**EXTRAIT**
Du rythme ternaire en monde profane

Julien Vercel

Le rythme ternaire a décidément le vent en poupe, mais pouvons-nous vraiment nous en réjouir ?

Le rythme ternaire est en effet présent parmi nous dans notre temple : depuis le triangle avec ses 3 côtés jusqu’aux symboles et gestes associés au grade d’apprenti. Mais voilà que le monde profane s’en empare ! Le 11 janvier 2024, Gabriel Attal devenu premier ministre décline son programme de gouvernement : « Je veux de l'action, de l'action, de l'action, des résultats, des résultats, des résultats ». Le 24 juillet 2024, Emmanuel Macron se veut martial et en appelle à « L’ordre, l’ordre, l’ordre » après les émeutes qui ont éclaté suite à la mort de Nahel, tué par un policier. Le 21 septembre 2024, Bruno Retailleau, à peine nommé ministre de l’Intérieur, explique : « J’ai trois priorités : rétablir l’ordre, rétablir l’ordre, rétablir l’ordre ». Et je vous fais grâce des occurrences de l’année en cours. Doit-on y voir la victoire de la maçonnerie sur les esprits de nos responsables politiques enfin gagnés par notre sagesse ternaire ?

Non ! Ne rêvons pas.

Le rythme ternaire chez eux ne sert qu’à marteler la même idée, bien loin de toute idée de dépassement. Il ne s’agit que d’épizeuxes politiques. Oui, l’épizeuxe étant cette figure de style qui consiste à seulement répéter plusieurs fois le même mot à la suite. Alors, quelle est donc cette lubie qui toucherait nos responsables politiques ? Charles de Gaulle, pourtant habitué du rythme ternaire, s’était même moqué le 14 décembre 1965, de ces adeptes de l’épizeuxe et avait lâché : « On peut sauter sur sa chaise comme un cabri en disant : l’Europe ! L’Europe ! L'Europe ! Mais ça n’aboutit à rien et ça ne signifie rien ».

Connaissant les liens qui unissent les domaines du spectacle et de la politique, cet engouement pourrait tout simplement être inspiré par Louis de Funès dans La Zizanie, film de 1978 réalisé par Claude Zidi. L’acteur comique y interprète un patron qui fait campagne pour être réélu maire et énumère ainsi son programme en 3 points : « le plein-emploi, le plein-emploi et le plein-emploi ».

Bref, l’origine de ce récent engouement ne se trouve donc pas en maçonnerie.

Car notre rythme ternaire s’inscrit dans une dynamique, mais ni dans une obsession, ni dans un point de fixation. Beaucoup le pensent comme, au contraire, une démarche pour réunir ce qui apparait opposé, pour dépasser ce qui semble diverger et ramener ensemble ce qui se divise. Notre rythme ternaire ainsi défini serait alors plus proche de la dialectique normalienne : thèse ; antithèse ; synthèse.

**CONSIGNE À SUIVRE**
Recopiez fidèlement le passage de l'extrait qui va de « Car notre rythme » jusqu'à « normalienne : thèse ; antithèse ; synthèse. » inclus. Appuyez-vous uniquement sur l'extrait.

**Entrées de données enregistrées**
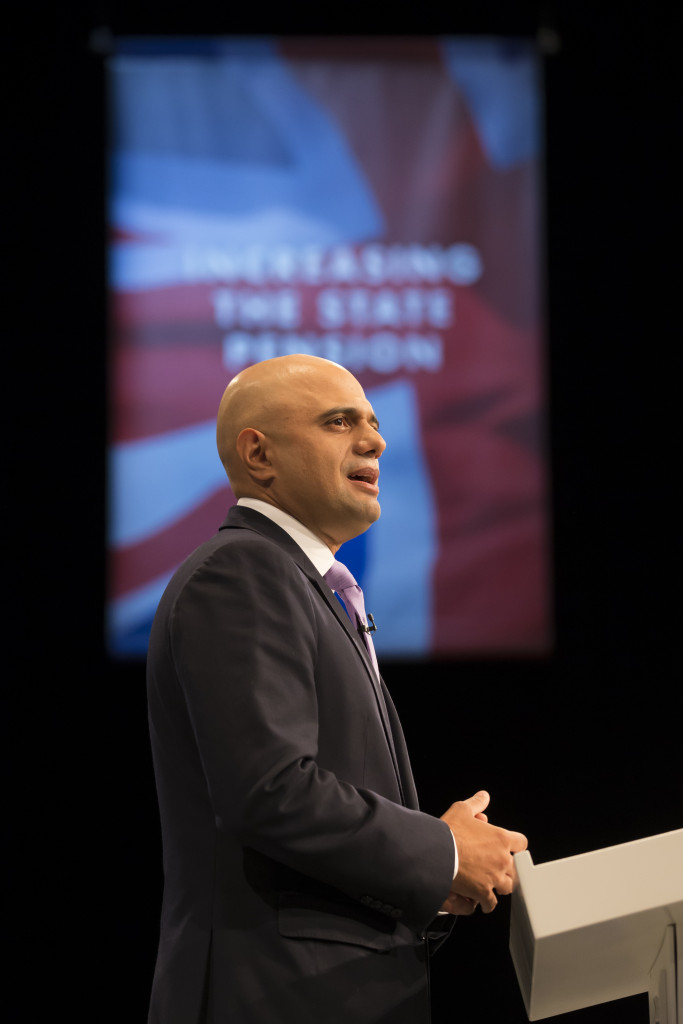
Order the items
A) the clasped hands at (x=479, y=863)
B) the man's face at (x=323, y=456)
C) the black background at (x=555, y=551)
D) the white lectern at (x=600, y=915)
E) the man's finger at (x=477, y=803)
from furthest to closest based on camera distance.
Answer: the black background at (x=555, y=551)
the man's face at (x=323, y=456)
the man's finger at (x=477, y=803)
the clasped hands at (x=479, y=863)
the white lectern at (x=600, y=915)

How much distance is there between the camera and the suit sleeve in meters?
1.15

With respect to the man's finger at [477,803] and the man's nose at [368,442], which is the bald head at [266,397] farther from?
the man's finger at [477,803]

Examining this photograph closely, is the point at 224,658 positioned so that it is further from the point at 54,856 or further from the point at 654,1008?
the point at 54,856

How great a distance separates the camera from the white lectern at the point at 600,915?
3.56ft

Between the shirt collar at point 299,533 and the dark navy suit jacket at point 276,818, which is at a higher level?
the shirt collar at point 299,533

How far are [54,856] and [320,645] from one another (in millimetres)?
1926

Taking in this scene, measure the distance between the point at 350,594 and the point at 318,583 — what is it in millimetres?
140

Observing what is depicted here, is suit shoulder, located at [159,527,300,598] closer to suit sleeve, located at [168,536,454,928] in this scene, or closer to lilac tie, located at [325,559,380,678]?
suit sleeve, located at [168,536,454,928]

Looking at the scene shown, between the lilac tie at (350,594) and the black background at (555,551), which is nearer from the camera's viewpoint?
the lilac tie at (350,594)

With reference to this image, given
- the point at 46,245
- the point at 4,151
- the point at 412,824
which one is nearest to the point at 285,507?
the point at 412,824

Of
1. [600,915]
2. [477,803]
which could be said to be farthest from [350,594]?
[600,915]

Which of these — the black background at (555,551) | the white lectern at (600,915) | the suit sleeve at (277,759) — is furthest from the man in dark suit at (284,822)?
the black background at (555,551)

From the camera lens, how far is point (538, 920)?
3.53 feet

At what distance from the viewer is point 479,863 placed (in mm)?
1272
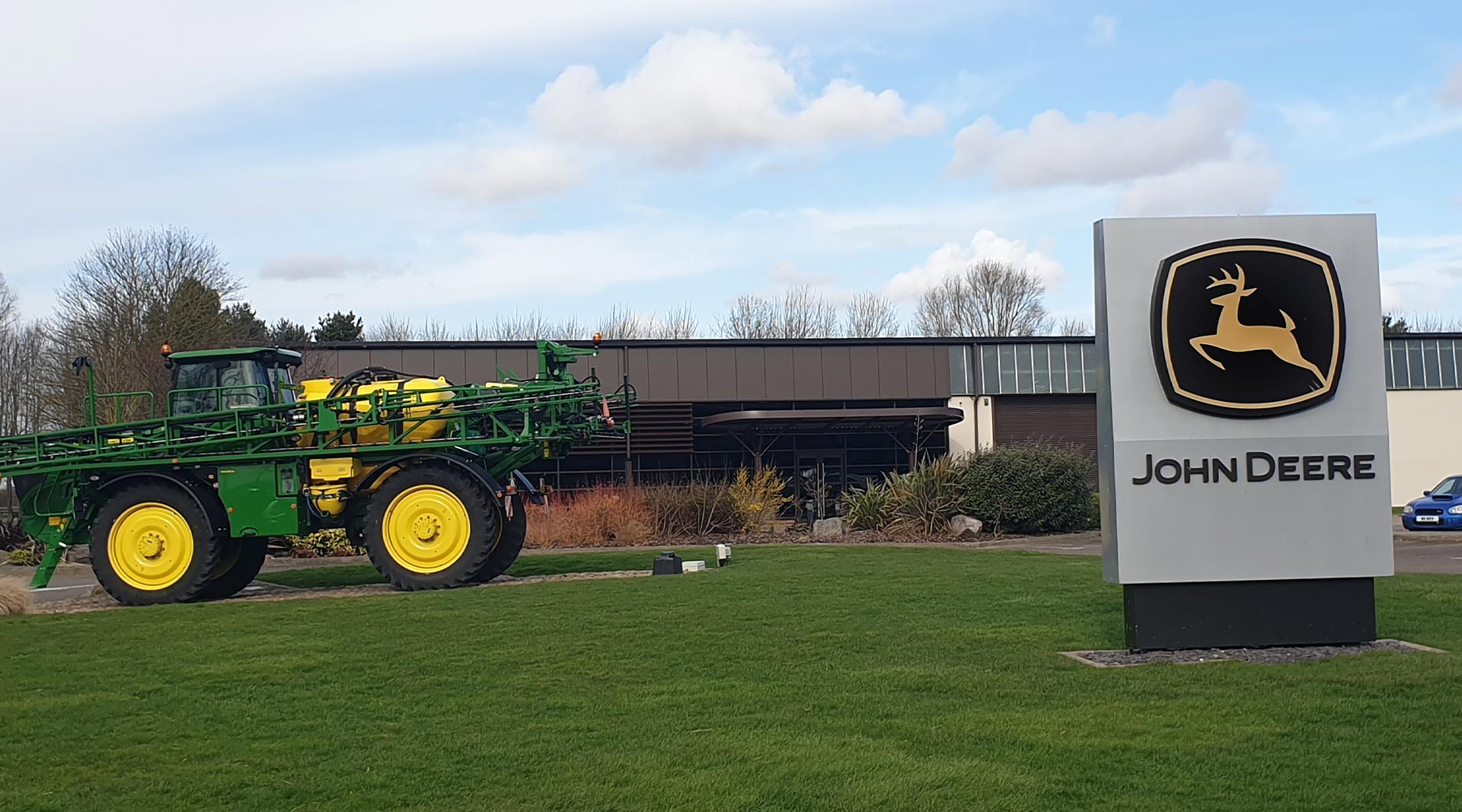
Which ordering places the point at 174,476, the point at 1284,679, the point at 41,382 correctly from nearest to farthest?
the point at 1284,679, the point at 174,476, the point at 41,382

**RÉPONSE**
Car notre rythme ternaire s’inscrit dans une dynamique, mais ni dans une obsession, ni dans un point de fixation. Beaucoup le pensent comme, au contraire, une démarche pour réunir ce qui apparait opposé, pour dépasser ce qui semble diverger et ramener ensemble ce qui se divise. Notre rythme ternaire ainsi défini serait alors plus proche de la dialectique normalienne : thèse ; antithèse ; synthèse.